CHILD OF STORM (an Allan Quatermain Story) by H. Rider Haggard

“Where are the Amawombe?” I asked.

“All dead by now, I think, Baas, as we should be had not your horse bolted. Wow! but they made a great fight–one that will be told of! They have carried those three regiments away upon their spears.”

“That’s good,” I said. “But where are we going?”

“To Natal, I hope, Baas. I have had enough of the Zulus for the present. The Tugela is not far away, and we will swim it. Come on, before our hurts grow stiff.”

So we went on, till presently we reached the crest of a rise of ground overlooking the river, and there saw and heard dreadful things, for beneath us those devilish Usutu were massacring the fugitives and the camp-followers. These were being driven by the hundred to the edge of the water, there to perish on the banks or in the stream, which was black with drowned or drowning forms.

And oh! the sounds! Well, these I will not attempt to describe.

“Keep up stream,” I said shortly, and we struggled across a kind of donga, where only a few wounded men were hidden, into a somewhat denser patch of bush that had scarcely been entered by the flying Isigqosa, perhaps because here the banks of the river were very steep and difficult; also, between them its waters ran swiftly, for this was above the drift.

For a while we went on in safety, then suddenly I heard a noise. A great man plunged past me, breaking through the bush like a buffalo, and came to a halt upon a rock which overhung the Tugela, for the floods had eaten away the soil beneath.

“Umbelazi!” said Scowl, and as he spoke we saw another man following as a wild dog follows a buck.

“Saduko!” said Scowl.

I rode on. I could not help riding on, although I knew it would be safer to keep away. I reached the edge of that big rock. Saduko and Umbelazi were fighting there.

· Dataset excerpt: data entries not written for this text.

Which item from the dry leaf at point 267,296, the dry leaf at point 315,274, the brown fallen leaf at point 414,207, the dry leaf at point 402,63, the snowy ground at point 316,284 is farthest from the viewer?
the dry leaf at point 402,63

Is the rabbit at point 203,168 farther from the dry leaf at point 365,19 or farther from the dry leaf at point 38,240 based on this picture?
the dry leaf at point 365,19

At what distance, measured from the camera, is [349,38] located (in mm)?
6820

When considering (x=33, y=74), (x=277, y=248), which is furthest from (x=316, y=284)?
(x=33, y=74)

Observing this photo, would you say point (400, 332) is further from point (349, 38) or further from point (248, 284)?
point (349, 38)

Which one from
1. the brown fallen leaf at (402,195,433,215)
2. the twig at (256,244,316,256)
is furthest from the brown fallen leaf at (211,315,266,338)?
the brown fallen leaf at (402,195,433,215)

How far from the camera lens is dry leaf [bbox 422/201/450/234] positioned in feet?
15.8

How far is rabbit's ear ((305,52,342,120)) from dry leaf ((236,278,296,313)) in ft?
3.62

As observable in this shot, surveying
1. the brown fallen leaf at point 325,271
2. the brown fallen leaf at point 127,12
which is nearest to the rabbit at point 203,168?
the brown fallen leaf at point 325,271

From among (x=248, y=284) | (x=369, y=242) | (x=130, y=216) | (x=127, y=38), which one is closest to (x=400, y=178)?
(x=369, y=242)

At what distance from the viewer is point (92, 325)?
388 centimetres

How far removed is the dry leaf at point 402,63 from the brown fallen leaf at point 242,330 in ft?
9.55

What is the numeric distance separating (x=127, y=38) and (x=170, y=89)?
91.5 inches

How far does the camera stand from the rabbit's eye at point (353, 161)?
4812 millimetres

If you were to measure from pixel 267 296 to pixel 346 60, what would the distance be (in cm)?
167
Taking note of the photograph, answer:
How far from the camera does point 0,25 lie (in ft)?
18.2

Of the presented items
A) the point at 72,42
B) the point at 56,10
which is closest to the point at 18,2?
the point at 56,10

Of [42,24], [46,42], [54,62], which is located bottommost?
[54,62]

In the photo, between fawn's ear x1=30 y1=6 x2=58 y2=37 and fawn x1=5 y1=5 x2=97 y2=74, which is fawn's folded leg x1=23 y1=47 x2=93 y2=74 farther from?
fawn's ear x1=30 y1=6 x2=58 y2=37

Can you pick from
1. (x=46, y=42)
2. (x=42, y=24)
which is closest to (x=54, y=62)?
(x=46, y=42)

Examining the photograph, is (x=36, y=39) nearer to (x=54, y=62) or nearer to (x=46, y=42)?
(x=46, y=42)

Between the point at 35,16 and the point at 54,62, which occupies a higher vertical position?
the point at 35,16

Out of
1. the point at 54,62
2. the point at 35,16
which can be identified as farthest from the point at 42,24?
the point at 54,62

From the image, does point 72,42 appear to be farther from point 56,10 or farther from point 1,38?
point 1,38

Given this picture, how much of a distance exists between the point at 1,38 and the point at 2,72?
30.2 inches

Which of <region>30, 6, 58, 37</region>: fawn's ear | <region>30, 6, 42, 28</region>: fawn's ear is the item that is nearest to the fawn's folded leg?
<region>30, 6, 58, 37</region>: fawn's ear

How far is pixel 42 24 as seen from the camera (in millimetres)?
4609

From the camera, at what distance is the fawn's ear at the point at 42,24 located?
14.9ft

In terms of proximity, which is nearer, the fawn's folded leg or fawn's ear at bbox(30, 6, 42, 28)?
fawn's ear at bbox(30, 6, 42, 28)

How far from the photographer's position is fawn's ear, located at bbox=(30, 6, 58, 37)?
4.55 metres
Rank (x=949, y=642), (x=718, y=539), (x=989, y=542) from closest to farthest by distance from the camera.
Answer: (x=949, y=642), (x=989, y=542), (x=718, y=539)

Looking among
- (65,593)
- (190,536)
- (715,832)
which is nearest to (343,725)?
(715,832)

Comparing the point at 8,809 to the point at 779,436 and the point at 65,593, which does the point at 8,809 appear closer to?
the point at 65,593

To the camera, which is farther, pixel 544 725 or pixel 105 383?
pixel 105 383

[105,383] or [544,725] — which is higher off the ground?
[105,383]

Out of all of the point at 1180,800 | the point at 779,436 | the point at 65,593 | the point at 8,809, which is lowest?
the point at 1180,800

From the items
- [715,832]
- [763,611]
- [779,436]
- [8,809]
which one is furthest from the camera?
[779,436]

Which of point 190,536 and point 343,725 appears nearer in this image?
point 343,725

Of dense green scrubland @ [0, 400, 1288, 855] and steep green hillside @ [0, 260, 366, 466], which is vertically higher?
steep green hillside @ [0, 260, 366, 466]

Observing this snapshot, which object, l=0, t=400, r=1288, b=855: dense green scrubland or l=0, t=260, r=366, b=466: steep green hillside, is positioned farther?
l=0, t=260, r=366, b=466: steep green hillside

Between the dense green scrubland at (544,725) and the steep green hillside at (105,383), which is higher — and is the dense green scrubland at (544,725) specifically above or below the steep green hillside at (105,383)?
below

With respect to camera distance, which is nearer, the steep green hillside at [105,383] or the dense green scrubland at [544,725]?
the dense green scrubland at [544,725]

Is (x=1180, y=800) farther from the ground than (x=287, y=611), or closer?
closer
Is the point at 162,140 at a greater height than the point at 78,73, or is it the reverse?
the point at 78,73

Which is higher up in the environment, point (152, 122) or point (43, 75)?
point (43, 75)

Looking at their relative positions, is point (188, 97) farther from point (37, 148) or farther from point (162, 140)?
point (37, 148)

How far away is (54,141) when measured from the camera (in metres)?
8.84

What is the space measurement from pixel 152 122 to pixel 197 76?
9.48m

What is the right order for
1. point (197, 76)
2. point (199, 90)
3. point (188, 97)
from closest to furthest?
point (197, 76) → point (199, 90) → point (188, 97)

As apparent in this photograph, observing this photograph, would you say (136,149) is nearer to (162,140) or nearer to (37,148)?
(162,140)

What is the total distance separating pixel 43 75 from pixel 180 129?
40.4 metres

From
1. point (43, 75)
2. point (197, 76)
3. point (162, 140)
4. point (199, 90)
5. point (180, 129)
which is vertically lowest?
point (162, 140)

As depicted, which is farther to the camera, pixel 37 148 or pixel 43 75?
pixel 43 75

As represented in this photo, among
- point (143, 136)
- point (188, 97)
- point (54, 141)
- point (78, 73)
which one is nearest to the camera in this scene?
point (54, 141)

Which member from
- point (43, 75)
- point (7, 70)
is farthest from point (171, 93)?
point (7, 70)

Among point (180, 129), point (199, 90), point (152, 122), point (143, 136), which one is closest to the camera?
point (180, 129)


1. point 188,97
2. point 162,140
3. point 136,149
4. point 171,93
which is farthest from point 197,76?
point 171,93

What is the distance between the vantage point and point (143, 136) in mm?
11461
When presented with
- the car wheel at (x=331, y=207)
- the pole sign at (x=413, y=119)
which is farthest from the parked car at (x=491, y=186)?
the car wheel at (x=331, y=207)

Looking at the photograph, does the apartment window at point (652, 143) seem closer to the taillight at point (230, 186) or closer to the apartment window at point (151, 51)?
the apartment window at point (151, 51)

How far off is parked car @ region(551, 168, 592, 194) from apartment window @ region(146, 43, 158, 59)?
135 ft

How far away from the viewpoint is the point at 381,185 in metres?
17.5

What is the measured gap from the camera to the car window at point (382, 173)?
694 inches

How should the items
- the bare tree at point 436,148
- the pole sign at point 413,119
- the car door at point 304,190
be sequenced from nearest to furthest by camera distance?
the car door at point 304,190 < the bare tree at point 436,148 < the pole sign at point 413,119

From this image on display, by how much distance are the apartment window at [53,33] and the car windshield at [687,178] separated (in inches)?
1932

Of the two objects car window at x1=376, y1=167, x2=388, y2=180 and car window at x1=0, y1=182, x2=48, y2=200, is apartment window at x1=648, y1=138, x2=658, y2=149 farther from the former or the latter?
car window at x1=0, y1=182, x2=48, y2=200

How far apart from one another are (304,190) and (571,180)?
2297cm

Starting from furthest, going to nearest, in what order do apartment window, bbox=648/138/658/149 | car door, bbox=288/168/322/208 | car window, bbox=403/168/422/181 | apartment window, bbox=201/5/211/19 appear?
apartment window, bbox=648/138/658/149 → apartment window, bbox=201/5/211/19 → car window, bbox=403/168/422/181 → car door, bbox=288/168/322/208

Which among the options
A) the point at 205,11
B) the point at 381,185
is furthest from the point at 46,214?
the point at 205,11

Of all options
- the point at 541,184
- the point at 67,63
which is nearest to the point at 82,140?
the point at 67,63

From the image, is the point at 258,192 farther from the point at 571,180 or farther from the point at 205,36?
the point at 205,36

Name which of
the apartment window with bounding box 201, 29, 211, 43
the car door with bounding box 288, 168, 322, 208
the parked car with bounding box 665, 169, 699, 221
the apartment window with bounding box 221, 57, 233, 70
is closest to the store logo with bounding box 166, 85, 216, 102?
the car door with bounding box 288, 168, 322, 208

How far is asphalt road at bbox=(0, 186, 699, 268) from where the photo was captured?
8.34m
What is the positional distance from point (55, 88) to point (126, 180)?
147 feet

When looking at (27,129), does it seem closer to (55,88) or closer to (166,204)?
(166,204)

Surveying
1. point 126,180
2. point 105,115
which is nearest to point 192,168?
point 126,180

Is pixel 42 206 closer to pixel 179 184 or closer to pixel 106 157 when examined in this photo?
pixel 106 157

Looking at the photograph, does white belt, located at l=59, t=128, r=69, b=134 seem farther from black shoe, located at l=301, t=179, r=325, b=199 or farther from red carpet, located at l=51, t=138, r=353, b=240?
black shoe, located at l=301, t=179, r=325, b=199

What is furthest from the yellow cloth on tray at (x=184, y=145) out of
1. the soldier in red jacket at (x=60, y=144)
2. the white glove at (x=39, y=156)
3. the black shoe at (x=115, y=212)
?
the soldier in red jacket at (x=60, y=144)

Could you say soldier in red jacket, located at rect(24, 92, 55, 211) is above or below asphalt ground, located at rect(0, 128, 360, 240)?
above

In ordinary circumstances, strong and active as he was, Saduko would have had no chance against the most powerful Zulu living. But the prince was utterly exhausted; his sides were going like a blacksmith’s bellows, or those of a fat eland bull that has been galloped to a standstill. Moreover, he seemed to me to be distraught with grief, and, lastly, he had no shield left, nothing but an assegai.

A stab from Saduko’s spear, which he partially parried, wounded him slightly on the head, and cut loose the fillet of his ostrich plume, that same plume which I had seen blown off in the morning, so that it fell to the ground. Another stab pierced his right arm, making it helpless. He snatched the assegai with his left hand, striving to continue the fight, and just at that moment we came up.

“What are you doing, Saduko?” I cried. “Does a dog bite his own master?”

He turned and stared at me; both of them stared at me.

“Aye, Macumazahn,” he answered in an icy voice, “sometimes when it is starving and that full-fed master has snatched away its bone. Nay, stand aside, Macumazahn” (for, although I was quite unarmed, I had stepped between them), “lest you should share the fate of this woman-thief.”

“Not I, Saduko,” I cried, for this sight made me mad, “unless you murder me.”

Then Umbelazi spoke in a hollow voice, sobbing out his words:

“I thank you, White Man, yet do as this snake bids you–this snake that has lived in my kraal and fed out of my cup. Let him have his fill of vengeance because of the woman who bewitched me–yes, because of the sorceress who has brought me and thousands to the dust. Have you heard, Macumazahn, of the great deed of this son of Matiwane? Have you heard that all the while he was a traitor in the pay of Cetewayo, and that he went over, with the regiments of his command, to the Usutu just when the battle hung upon the turn? Come, Traitor, here is my heart–the heart that loved and trusted you. Strike–strike hard!”

“Out of the way, Macumazahn!” hissed Saduko. But I would not stir.